The Ultimate Guide to SLCN

Part 2 - Disorders Demystified

Page 128-131: Cerebral Palsy

Cerebral Palsy

Cerebral Palsy is the name for a group of lifelong conditions affecting movement and co-ordination, caused by a problem with the brain that occurs before, during or soon after birth. Cerebral means to do with the brain and palsy means weakness or problems using the muscles.

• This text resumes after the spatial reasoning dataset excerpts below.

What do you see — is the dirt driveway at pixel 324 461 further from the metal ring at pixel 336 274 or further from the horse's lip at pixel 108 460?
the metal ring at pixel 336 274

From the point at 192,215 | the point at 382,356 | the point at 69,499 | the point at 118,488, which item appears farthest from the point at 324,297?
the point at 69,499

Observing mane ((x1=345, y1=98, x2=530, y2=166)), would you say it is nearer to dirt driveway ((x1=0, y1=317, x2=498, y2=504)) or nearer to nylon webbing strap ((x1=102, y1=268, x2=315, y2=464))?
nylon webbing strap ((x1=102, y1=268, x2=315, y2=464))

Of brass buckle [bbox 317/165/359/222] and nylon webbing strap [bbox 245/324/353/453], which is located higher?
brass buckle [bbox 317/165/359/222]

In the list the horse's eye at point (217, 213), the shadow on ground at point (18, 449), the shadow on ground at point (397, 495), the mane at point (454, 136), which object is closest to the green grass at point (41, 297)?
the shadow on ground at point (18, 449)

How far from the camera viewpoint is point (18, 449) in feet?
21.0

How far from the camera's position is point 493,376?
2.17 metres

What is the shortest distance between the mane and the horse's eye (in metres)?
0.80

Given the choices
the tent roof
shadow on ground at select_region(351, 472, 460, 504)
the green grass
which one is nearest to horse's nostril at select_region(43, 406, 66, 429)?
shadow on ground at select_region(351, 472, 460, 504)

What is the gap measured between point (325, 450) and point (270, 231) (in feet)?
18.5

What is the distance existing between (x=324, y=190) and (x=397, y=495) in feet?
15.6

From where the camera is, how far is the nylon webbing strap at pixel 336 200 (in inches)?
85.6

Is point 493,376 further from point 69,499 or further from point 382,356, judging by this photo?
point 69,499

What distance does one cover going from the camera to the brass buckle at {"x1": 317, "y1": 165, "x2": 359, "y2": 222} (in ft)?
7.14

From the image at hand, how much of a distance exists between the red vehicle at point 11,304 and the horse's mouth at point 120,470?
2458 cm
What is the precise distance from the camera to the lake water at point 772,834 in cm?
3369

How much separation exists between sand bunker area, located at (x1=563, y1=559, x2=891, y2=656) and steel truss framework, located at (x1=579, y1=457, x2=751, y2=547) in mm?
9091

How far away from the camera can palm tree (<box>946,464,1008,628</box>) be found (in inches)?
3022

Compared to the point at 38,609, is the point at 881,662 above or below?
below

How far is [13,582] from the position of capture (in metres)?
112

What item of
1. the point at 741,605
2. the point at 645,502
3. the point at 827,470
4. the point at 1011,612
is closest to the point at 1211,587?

The condition is normally diagnosed during the child’s first or second year, but if symptoms are mild, it is sometimes difficult to make a diagnosis until the child is a few years older. There are different types of Cerebral Palsy and different parts of the body may be affected. There is currently no cure, but treatments are available to help people with the condition to lead as active and independent a life as possible.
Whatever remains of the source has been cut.